Asbury’s simple message
Francis Asbury began to read the Bible when he was six years old. At the age of fourteen, he began to study the message of the Wesleys, which he “cherished with the warmest affection.”
Asbury never aspired to become a professional theologian or a polished academic. He wanted only to pass on to his generation the faith “once for all entrusted to the saints” (Jude 1:3). Ezekiel Cooper, delivering Asbury’s funeral sermon, said that Asbury had found his doctrines in the Bible, the Methodist articles of religion, and the Apostles’ Creed. Asbury’s message emphasized four essentials:
All can be saved. All groups that follow the theology of the Wesleys champion the belief that God wants no one to perish, but all to come to repentance, trust in Christ, and enter God’s kingdom: Christ’s atonement is not for some, but for all. A prominent Methodist saying is, “Free salvation for all people, and full salvation from all sin.”

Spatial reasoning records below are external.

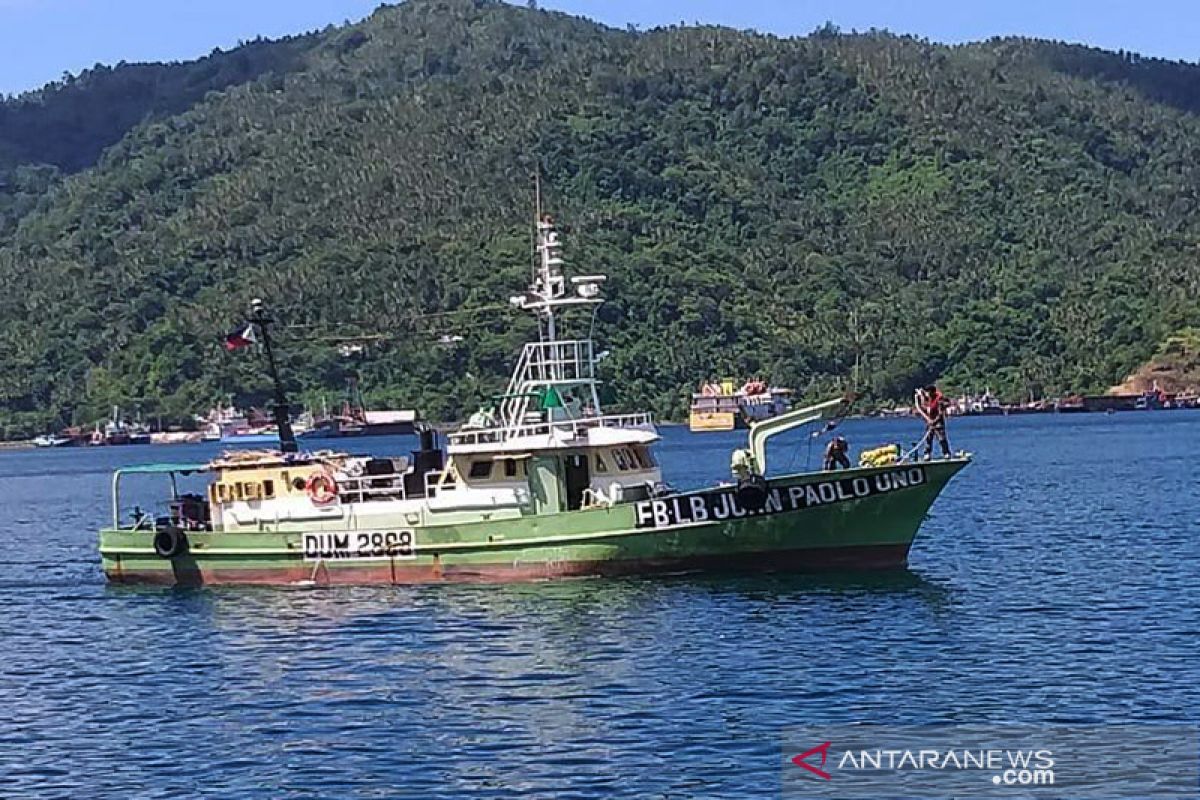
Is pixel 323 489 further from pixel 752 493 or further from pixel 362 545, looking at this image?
pixel 752 493

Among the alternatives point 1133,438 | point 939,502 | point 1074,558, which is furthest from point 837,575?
point 1133,438

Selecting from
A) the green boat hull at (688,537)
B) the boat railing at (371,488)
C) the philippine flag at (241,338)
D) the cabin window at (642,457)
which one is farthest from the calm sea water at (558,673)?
the philippine flag at (241,338)

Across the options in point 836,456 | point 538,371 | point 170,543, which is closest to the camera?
point 836,456

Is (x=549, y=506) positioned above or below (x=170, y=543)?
Result: above

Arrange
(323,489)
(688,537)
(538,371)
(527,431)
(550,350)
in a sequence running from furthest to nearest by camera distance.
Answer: (323,489) → (538,371) → (550,350) → (527,431) → (688,537)

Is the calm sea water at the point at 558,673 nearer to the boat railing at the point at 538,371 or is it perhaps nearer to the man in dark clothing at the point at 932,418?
the man in dark clothing at the point at 932,418

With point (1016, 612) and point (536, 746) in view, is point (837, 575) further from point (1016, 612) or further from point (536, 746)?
point (536, 746)

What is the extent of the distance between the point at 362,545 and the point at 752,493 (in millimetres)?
10381

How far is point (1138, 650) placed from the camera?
3934cm

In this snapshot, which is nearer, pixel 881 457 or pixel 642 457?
pixel 881 457

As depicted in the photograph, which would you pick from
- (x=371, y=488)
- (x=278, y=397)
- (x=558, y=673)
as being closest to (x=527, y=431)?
(x=371, y=488)

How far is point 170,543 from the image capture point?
53781 mm

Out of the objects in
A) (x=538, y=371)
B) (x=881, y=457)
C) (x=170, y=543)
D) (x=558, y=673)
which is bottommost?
(x=558, y=673)

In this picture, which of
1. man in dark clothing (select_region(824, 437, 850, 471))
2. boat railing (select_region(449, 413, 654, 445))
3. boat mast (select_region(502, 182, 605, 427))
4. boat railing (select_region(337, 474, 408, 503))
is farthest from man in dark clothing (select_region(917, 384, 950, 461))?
boat railing (select_region(337, 474, 408, 503))
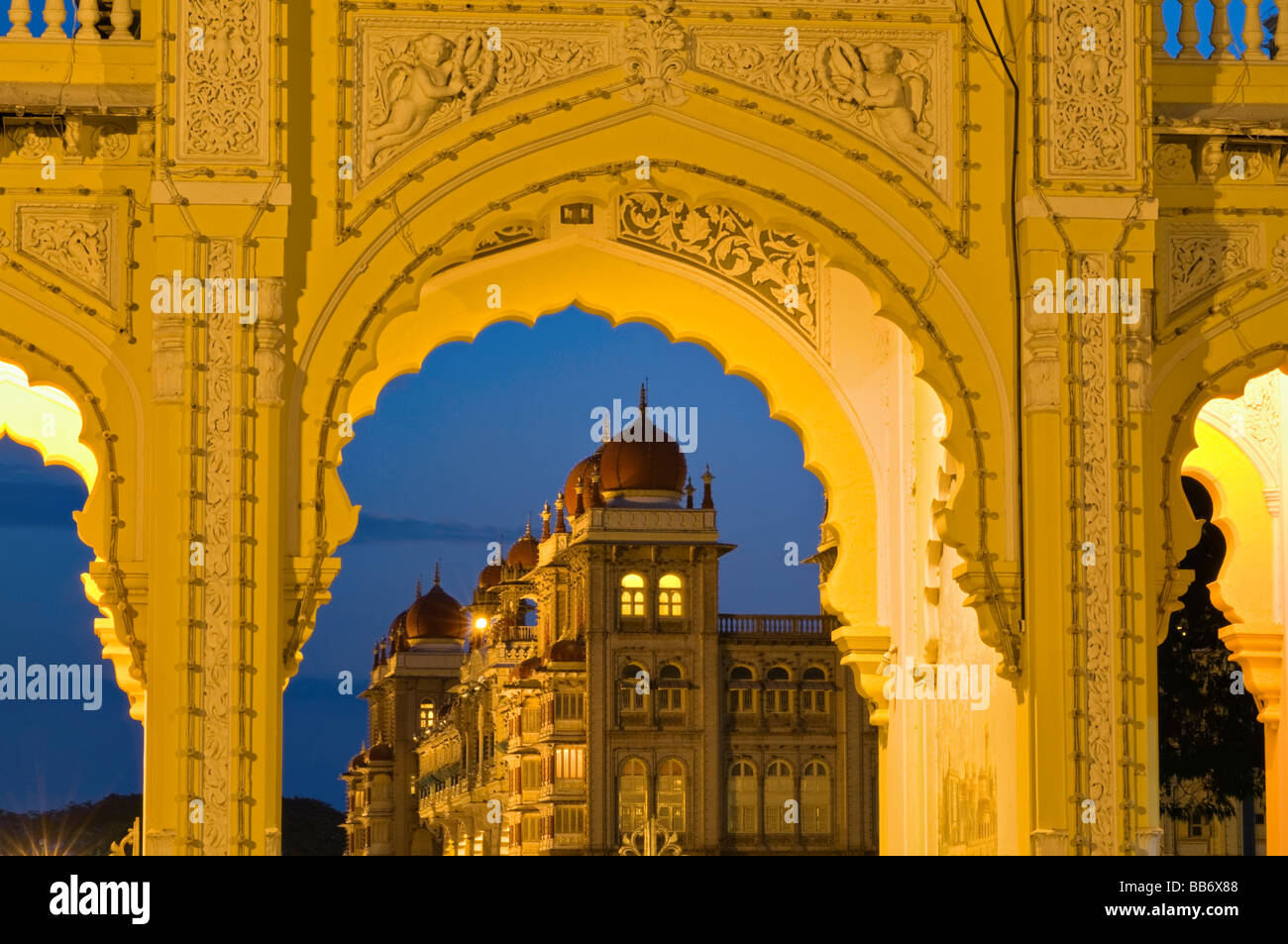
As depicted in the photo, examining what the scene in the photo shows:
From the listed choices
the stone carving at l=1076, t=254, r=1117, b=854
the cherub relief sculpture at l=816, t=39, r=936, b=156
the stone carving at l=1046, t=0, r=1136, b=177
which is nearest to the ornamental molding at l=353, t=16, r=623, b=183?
the cherub relief sculpture at l=816, t=39, r=936, b=156

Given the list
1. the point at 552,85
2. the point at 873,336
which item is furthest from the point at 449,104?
the point at 873,336

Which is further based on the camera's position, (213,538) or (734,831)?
(734,831)

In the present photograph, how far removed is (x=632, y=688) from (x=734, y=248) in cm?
4987

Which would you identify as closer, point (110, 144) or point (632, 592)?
point (110, 144)

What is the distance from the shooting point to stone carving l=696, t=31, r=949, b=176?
11539 mm

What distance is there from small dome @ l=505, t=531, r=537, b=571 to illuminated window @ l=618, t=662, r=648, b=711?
5.55m

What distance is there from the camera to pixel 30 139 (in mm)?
11430

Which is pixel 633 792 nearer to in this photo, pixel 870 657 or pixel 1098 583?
pixel 870 657

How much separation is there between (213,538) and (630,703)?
170ft

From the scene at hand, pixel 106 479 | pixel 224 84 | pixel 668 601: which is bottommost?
pixel 106 479

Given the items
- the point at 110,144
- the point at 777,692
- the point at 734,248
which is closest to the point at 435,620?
the point at 777,692

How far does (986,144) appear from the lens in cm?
1156

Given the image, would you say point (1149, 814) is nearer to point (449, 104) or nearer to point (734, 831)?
point (449, 104)

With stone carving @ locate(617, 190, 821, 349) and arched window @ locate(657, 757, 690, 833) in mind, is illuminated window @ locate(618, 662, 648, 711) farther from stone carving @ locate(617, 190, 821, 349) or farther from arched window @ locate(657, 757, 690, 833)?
stone carving @ locate(617, 190, 821, 349)
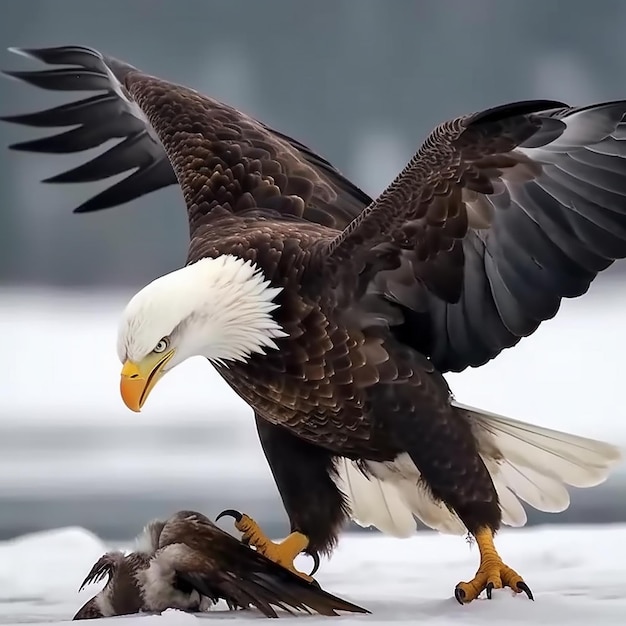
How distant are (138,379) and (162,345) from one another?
0.20ft

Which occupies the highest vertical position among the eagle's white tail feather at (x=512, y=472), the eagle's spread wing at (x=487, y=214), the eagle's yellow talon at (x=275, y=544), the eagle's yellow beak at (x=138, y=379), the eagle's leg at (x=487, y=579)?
the eagle's spread wing at (x=487, y=214)

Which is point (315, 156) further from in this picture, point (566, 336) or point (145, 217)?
point (566, 336)

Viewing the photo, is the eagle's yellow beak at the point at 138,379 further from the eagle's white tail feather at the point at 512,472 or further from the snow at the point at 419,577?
the eagle's white tail feather at the point at 512,472

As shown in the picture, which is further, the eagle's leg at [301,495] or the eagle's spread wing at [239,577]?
the eagle's leg at [301,495]

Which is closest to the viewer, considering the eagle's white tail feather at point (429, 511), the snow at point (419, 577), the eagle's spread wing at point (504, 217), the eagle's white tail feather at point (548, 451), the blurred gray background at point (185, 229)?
the eagle's spread wing at point (504, 217)

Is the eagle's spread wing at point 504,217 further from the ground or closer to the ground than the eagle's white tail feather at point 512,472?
further from the ground

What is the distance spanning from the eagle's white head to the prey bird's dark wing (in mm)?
264

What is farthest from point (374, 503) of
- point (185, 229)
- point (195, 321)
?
point (185, 229)

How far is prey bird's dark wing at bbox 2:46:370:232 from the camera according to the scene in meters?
1.77

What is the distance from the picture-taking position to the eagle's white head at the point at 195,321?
1.44 m

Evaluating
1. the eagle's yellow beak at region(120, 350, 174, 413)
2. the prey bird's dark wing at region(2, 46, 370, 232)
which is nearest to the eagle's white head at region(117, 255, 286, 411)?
the eagle's yellow beak at region(120, 350, 174, 413)

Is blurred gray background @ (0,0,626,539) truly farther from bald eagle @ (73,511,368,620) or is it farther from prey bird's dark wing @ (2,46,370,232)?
bald eagle @ (73,511,368,620)

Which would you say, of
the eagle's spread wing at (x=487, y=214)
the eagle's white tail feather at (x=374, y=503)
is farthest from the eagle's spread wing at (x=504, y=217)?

The Holy Spirit witnesses assurance to the believer. Asbury preached that the presence of the Holy Spirit gives Christ’s followers assurance of eternal life. The objective nature of that assurance rests on biblical promises that God will save all who turn to him. The subjective aspect comes from the Holy Spirit’s inner witness to human spirits (Rom. 8:16).
Christians can be free from sin’s guilt and grip. Asbury insisted that God both forgives the presence of sin and frees from the power of sin, noting, “the testimony of the ministry [is] holiness of life.” He wrote in his journal on January 9, 1814, “I am divinely impressed with a charge to preach sanctification in every sermon.”
We move from inward change to outward service. Asbury preached that God summons all Christians to minister to the souls, minds, and bodies of others. He helped establish academies to educate young people, supported the publication of “suitable literature,” urged the end of slavery, opposed the manufacture and sale of “spirituous liquors,” fostered Christian cooperation, and provided relief for the destitute. But he believed that the greatest social benefit that Christianity offers is new life in Christ.
Asbury had neither the time nor the inclination to delve into complicated theological issues. But his personal example and institutional leadership inspired Methodists “to reform the continent, and spread scriptural holiness over these lands.” His message helped countless souls experience the transforming grace of God.